Retype every one of the items below word for word, keeping each line unchanged.

○ ○ ○ ○ ○ ○ ○

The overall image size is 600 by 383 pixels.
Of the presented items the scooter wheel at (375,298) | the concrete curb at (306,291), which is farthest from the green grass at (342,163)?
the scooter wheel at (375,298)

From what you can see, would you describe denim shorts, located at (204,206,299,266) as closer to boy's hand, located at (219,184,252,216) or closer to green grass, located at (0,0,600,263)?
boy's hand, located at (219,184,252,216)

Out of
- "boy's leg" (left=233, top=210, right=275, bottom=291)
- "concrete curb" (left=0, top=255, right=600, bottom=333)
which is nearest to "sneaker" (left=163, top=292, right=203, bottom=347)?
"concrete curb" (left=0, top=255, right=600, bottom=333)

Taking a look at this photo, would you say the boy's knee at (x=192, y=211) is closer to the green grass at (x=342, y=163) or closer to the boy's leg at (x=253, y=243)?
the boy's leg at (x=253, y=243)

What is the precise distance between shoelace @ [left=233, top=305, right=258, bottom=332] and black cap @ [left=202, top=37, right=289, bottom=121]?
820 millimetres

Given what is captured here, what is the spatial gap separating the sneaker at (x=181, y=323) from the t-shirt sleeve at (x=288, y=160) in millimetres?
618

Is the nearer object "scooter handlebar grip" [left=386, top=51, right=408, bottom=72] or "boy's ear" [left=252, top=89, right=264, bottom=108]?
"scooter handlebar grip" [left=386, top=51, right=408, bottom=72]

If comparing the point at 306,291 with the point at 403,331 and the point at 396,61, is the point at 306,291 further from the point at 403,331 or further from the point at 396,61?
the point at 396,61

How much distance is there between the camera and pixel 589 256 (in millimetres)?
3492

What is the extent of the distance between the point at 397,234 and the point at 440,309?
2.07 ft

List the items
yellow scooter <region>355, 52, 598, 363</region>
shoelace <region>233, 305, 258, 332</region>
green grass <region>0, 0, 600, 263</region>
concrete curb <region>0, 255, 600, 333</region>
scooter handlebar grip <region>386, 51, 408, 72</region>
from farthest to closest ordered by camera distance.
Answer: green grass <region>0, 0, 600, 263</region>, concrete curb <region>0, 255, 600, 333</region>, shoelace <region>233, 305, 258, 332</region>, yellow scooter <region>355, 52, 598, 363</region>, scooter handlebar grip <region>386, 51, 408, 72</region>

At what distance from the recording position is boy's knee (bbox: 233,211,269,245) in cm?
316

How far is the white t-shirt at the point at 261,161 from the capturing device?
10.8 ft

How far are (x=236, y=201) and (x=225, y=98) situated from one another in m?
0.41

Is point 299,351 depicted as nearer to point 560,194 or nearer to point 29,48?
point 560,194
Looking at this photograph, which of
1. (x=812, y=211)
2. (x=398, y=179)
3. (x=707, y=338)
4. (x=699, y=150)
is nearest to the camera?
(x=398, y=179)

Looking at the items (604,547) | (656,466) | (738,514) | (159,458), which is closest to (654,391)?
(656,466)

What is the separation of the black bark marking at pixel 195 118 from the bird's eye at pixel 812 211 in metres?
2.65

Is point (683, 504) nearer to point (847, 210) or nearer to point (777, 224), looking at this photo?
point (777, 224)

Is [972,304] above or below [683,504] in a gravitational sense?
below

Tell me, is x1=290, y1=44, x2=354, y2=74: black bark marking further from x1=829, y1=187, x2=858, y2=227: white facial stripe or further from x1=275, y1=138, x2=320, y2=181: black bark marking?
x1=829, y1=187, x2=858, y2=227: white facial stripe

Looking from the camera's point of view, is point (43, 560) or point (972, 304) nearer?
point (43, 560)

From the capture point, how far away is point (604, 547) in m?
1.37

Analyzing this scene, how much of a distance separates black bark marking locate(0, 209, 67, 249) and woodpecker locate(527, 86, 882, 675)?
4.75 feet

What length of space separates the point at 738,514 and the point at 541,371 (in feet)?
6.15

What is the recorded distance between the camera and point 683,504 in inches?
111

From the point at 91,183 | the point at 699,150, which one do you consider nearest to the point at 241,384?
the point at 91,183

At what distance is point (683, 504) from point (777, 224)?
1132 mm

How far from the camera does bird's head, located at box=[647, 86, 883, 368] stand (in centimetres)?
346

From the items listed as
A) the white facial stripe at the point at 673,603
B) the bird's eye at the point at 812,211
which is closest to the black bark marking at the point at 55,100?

○ ○ ○ ○ ○ ○ ○

**Right answer**
The overall image size is 600 by 383 pixels.
Of the presented items the scooter wheel at (375,298) | the concrete curb at (306,291), which is farthest from the green grass at (342,163)?
the scooter wheel at (375,298)

From what you can see, would you describe denim shorts, located at (204,206,299,266) as closer to boy's hand, located at (219,184,252,216) or closer to green grass, located at (0,0,600,263)?
boy's hand, located at (219,184,252,216)

Out of
- "boy's leg" (left=233, top=210, right=275, bottom=291)
- "concrete curb" (left=0, top=255, right=600, bottom=333)
which is nearest to "sneaker" (left=163, top=292, right=203, bottom=347)?
"concrete curb" (left=0, top=255, right=600, bottom=333)

Taking a look at this photo, would you say the boy's knee at (x=192, y=211) is closer to the green grass at (x=342, y=163) or closer to the boy's leg at (x=253, y=243)?
the boy's leg at (x=253, y=243)

What is the precise distance between shoelace @ [left=233, top=305, right=258, bottom=332] and black cap @ [left=202, top=37, right=289, bottom=121]?
820 millimetres

Given what is captured here, what is the spatial gap separating the sneaker at (x=181, y=323) from the t-shirt sleeve at (x=288, y=160) in millimetres?
618

Is the nearer object "scooter handlebar grip" [left=386, top=51, right=408, bottom=72] or "boy's ear" [left=252, top=89, right=264, bottom=108]?
"scooter handlebar grip" [left=386, top=51, right=408, bottom=72]

If comparing the point at 306,291 with the point at 403,331 and the point at 396,61, is the point at 306,291 further from the point at 403,331 or further from the point at 396,61?
the point at 396,61

How much distance is there between the camera and pixel 589 256 (in millimetres)?
3492

What is the extent of the distance between the point at 397,234 and the point at 440,309?
2.07 ft

List the items
yellow scooter <region>355, 52, 598, 363</region>
shoelace <region>233, 305, 258, 332</region>
green grass <region>0, 0, 600, 263</region>
concrete curb <region>0, 255, 600, 333</region>
scooter handlebar grip <region>386, 51, 408, 72</region>
from farthest to closest ordered by camera distance.
Answer: green grass <region>0, 0, 600, 263</region>, concrete curb <region>0, 255, 600, 333</region>, shoelace <region>233, 305, 258, 332</region>, yellow scooter <region>355, 52, 598, 363</region>, scooter handlebar grip <region>386, 51, 408, 72</region>

At what distance from the recording position is boy's knee (bbox: 233,211,269,245) in cm?
316

How far is the white t-shirt at the point at 261,161 from the capturing device?
10.8 ft

How far are (x=236, y=201) and (x=225, y=98) situated from one another in m?
0.41

Is point 299,351 depicted as nearer to point 560,194 or nearer to point 29,48?
point 560,194
Looking at this photograph, which of
1. (x=812, y=211)
2. (x=398, y=179)
3. (x=707, y=338)
4. (x=699, y=150)
is nearest to the camera?
(x=398, y=179)

Looking at the items (604,547) | (656,466) | (738,514) | (159,458), which is closest to (654,391)?
(656,466)

What is the separation of the black bark marking at pixel 195 118 from the bird's eye at pixel 812 211 in metres?
2.65

Is point (683, 504) nearer to point (847, 210) or nearer to point (777, 224), looking at this photo?
point (777, 224)

Is [972,304] above or below [683,504] in a gravitational sense?
below

Tell me, is x1=290, y1=44, x2=354, y2=74: black bark marking further from x1=829, y1=187, x2=858, y2=227: white facial stripe or further from x1=275, y1=138, x2=320, y2=181: black bark marking?
x1=829, y1=187, x2=858, y2=227: white facial stripe

Looking from the camera's point of view, is point (43, 560) or point (972, 304) nearer?
point (43, 560)

From the capture point, how far away is point (604, 547) in m?
1.37

Analyzing this scene, how much of a distance separates black bark marking locate(0, 209, 67, 249) and woodpecker locate(527, 86, 882, 675)?
4.75 feet

What length of space separates the point at 738,514 and the point at 541,371 (in feet)?
6.15

What is the recorded distance between the camera and point 683,504 in inches?
111

From the point at 91,183 | the point at 699,150, which one do you consider nearest to the point at 241,384?
the point at 91,183

At what distance is point (683, 504) from point (777, 224)?
1132 mm

How far from the camera does bird's head, located at box=[647, 86, 883, 368] stand (in centimetres)?
346

From the items listed as
A) the white facial stripe at the point at 673,603
B) the bird's eye at the point at 812,211
which is closest to the black bark marking at the point at 55,100?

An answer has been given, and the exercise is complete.